Не исключено, что человек не способен познать себя до конца, так что и она, возможно, заблуждается и, если дело примет такой оборот, будет вопреки своим ожиданиям мучиться от ревности; но из всех, кого ты знаешь, она меньше всего склонна к самообману. А пока цени каждую минуту, что вы проводите вместе. А если окажется, что это навсегда, на все оставшуюся вам жизнь, разве ты можешь вообразить, что с кем-то другим тебе было бы лучше?
Пожалуй, нет.
Он так надеялся, что с ней ничего не случилось, что она жива-здорова и ждет встречи с ним… Завтра, если считать, что уже наступило сегодня. Завтра… завтра он ее увидит. Если судьбе будет угодно. Если не вмешается случай.

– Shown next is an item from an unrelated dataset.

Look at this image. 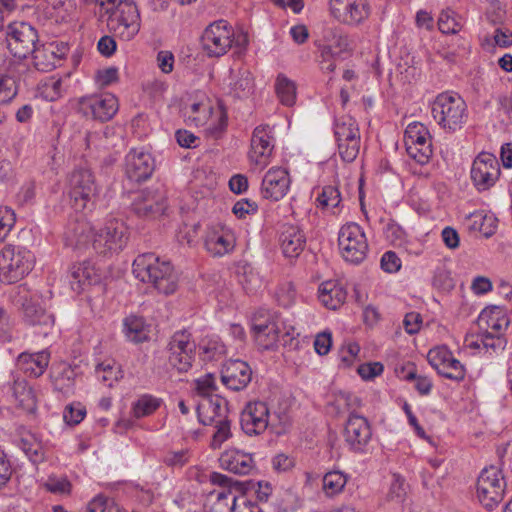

В конце концов его сморил сон.
Совершенно бодрый, Олбан поднялся до шести утра, но знал, что во второй половине дня будет валиться с ног. Он позавтракал в одиночестве, достав еду из холодильника, и приготовил себе сухой паек на обед; потом взял в гардеробной рыбацкую сумку за неимением другой, вышел в холл, где оставил на восьмиугольном столе записку с подробностями своего маршрута, и закрыл за собой дверь, испытывая странное облегчение и даже радость от того, что не попался никому на глаза.
Он шагал через парк и лес под мелким дождиком, сыпавшимся из нескольких высоких туч, которые вскоре рассеялись, открыв ослепительно-яркую утреннюю синеву. Пологая тропинка вела его к склону горы Бейнн-Эйрд-да-Лох, откуда было видно место, где погибла его мать; над тихой черной водой кружили и пикировали чайки. Тут только он вспомнил, что Энди собирался сегодня утром разбросать на озере цветы. Хотел было повернуть обратно, но передумал.